--- Required work ---
Check each statement against the notebook excerpt on a first model, NB, and answer yes or no, quoting the words that decide it. 1. The NB weights are defined as an embedding with one value per vocabulary entry. 2. The batch size of the training iterator is set to 16. 3. The write-up should follow a template provided in the repository.
-- Source document start --
In addition, you should put up a (short) write-up following the template provided in the repository:  https://github.com/harvard-ml-courses/cs287-s18/blob/master/template/

# First model: NB

In [13]:
def embed_sentence(batch, vec_dim=300, sentence_length=16):
    """Convert integer-encoded sentence to word vector representation"""
    return t.cat([TEXT.vocab.vectors[batch.text.data.long()[:,i]].view(1,sentence_length,vec_dim) for i in range(batch.batch_size)])

In [14]:
# the NB weights. Then you classify with t.sign(t.sum(W(text)) + bias)
# You can do that because the features are the indicators variables of the word occurences
W = t.nn.Embedding(len(TEXT.vocab), 1)  

In [15]:
from collections import Counter
positive_counts = Counter()
negative_counts = Counter()

In [16]:
train_iter.batch_size = 10
len(train_iter)

692

In [17]:
from tqdm import tqdm
i = 0
pos = 0
neg = 0

# count the occurences of each word (classwise)
-- Source document end --
-- Record extracts start --
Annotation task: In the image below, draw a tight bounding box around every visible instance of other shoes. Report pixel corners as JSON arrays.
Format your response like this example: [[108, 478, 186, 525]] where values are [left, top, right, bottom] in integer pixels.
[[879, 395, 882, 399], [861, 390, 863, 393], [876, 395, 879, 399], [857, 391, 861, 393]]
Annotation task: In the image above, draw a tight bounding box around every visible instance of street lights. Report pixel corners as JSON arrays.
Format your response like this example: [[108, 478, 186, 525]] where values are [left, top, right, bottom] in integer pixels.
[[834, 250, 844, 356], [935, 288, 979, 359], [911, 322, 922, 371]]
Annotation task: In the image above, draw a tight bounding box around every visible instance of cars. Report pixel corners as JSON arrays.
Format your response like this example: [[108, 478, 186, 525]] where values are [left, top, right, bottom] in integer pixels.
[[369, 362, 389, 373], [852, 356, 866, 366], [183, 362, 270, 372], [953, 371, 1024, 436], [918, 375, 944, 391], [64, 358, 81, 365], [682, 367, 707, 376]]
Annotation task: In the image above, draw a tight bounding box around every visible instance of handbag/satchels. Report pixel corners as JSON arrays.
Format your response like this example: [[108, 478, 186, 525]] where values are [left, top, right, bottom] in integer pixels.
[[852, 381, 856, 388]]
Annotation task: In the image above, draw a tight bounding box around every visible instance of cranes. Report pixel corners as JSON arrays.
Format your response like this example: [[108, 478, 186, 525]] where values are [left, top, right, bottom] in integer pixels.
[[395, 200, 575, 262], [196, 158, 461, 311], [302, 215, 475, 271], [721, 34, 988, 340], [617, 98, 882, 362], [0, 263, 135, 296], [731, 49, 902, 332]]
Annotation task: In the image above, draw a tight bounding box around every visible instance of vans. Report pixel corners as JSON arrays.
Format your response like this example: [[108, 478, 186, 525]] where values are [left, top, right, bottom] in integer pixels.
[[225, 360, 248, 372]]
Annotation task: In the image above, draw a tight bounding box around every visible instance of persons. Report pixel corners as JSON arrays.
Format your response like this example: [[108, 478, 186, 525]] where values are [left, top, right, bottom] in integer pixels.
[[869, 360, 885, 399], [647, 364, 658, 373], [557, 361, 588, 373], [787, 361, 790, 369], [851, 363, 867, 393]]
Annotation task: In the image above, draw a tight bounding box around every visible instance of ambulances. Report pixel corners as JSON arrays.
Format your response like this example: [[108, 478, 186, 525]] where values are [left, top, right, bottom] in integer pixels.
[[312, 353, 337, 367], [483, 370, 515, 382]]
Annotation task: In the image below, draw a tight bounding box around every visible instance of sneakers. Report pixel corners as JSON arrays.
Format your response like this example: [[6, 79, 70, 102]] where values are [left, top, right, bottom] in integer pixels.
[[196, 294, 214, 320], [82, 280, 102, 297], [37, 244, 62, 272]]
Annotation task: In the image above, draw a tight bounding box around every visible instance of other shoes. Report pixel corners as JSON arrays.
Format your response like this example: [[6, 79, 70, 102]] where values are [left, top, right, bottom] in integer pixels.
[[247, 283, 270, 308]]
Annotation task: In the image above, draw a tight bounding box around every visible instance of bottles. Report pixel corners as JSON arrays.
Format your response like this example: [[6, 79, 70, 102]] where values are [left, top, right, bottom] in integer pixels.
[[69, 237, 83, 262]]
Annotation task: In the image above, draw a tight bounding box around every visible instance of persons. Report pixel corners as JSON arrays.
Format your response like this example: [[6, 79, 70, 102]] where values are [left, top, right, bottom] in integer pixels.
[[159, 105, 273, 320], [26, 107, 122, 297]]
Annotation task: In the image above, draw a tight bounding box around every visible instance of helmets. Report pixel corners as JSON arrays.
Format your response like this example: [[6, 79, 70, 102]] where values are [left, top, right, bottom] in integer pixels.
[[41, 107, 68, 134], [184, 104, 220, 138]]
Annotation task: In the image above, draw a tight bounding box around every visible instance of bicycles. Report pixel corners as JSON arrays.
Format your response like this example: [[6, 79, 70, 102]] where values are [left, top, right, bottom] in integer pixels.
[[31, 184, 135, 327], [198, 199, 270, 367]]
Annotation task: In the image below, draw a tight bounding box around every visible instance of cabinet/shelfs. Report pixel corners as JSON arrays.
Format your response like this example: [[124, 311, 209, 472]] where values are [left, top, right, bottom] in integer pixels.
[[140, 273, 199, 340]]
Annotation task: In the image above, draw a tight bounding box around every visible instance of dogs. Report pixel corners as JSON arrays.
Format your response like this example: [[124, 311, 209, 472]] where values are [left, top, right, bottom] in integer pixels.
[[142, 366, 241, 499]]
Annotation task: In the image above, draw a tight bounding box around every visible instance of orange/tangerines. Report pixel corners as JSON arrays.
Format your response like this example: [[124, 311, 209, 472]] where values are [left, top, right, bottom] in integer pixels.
-- Record extracts end --
--- Problem solution ---
1. Yes: "W = t.nn.Embedding(len(TEXT.vocab), 1)"
2. No: "train_iter.batch_size = 10"
3. Yes: "following the template provided in the repository"